A Common Mistake I See: People dust every insect with the calcium+D3/vitamin mix. This can lead to a dangerous overdose of Vitamin D3 over time. Stick to the schedule: plain calcium most days, the fortified mix just once a week.
3. The Feeding Ritual: I feed in the evening when they're naturally active. I use a shallow feeding dish for worms and roaches to prevent substrate ingestion. For crickets, I often feed by hand or with tongs to monitor intake and prevent escapes. Offer food for about 15 minutes, then remove any uneaten live prey.
Let's make this concrete. Here's what a typical week looks like for my adult leopard geckos.
Monday Evening: Feeding night. Offer 7-8 gut-loaded dubia roaches, lightly dusted with plain calcium. Watch them hunt. Remove any uneaten roaches after 20 minutes.
Tuesday: No food. They're digesting. Fresh water is available.
Wednesday Evening: Feeding night. Maybe 5-6 dubias and 2 superworms as a small treat. Dust all with plain calcium.
Thursday: No food.
Friday Evening: This is the "power dust" night. Offer a variety—a few dubias, a couple crickets. Dust these insects thoroughly with the calcium + D3 and multivitamin mix.
Saturday & Sunday: No food. A weekend fast is perfectly healthy for an adult and mimics natural feast/famine cycles.
See the pattern? Two or three meals, spaced out, with supplements rotated. It's simple once you get the rhythm.
What if your gecko isn't following the script?
Problem: Refusal to Eat. First, check the temperature. The warm hide must be 88-92°F (31-33°C). A cold gecko can't digest and won't eat. If temps are good, consider stress (recent move?), illness, or breeding season (males and females often fast in spring). A short fast (up to a week) for an adult with a fat tail is usually fine. Longer than 10 days or any weight loss? Vet time.

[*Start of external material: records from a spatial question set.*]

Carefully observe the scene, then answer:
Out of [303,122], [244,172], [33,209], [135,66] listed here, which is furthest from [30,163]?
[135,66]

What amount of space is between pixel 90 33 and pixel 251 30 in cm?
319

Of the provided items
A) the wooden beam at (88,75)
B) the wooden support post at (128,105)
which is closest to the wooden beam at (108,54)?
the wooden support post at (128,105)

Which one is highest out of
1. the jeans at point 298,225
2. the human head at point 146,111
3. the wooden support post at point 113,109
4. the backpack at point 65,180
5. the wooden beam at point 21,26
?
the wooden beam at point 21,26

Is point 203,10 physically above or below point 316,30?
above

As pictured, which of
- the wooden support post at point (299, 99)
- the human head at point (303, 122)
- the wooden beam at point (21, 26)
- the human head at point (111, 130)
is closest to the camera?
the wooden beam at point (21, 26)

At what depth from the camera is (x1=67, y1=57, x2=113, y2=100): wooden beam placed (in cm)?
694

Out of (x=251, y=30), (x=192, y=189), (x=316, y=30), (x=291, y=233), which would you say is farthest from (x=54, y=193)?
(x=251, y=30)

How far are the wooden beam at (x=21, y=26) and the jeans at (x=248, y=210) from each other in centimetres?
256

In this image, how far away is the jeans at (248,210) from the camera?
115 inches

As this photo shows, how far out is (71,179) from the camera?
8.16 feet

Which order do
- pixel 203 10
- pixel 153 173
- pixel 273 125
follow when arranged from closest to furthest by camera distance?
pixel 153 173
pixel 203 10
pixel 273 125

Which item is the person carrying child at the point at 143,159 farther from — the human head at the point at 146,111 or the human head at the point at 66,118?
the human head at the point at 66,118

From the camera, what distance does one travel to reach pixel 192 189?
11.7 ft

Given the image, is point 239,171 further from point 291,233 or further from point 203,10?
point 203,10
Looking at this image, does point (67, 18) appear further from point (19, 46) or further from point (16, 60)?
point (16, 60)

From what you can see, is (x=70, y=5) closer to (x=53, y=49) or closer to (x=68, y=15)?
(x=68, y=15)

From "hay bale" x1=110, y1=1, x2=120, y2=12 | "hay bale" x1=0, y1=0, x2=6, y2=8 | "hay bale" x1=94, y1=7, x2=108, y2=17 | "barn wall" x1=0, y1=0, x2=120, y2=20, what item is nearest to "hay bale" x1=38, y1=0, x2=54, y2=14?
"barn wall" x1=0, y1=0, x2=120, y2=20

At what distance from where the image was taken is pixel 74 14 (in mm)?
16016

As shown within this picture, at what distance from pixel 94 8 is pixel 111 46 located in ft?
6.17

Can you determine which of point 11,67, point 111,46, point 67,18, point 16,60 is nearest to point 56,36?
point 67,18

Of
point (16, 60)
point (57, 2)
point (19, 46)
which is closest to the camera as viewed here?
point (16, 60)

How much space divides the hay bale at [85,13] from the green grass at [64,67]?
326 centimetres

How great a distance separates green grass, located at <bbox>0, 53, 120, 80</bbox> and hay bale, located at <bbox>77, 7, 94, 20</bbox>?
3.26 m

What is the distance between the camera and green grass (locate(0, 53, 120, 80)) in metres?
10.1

Problem: Only Eats One Type of Insect. This is usually caused by overfeeding treats like mealworms or waxworms. You have to be the parent. Stop offering the treat entirely. Offer the staple insect (dubia, cricket) consistently. They will not starve themselves to death. When hungry enough, they'll eat. It might take a week or two.
Problem: Rapid Weight Loss. This is a red flag. Possible causes include internal parasites (common in wild-caught or pet store geckos), crypto (a nasty protozoan), or other illness. This requires a fecal test and visit to a reptile-experienced veterinarian.
Feeding your leopard gecko properly is one of the most direct ways you impact its health and longevity. It's not about following a rigid rule, but about observing, adapting, and providing quality nutrition. Start with the guidelines here, watch your gecko's body condition closely, and you'll have a happy, healthy companion for many years.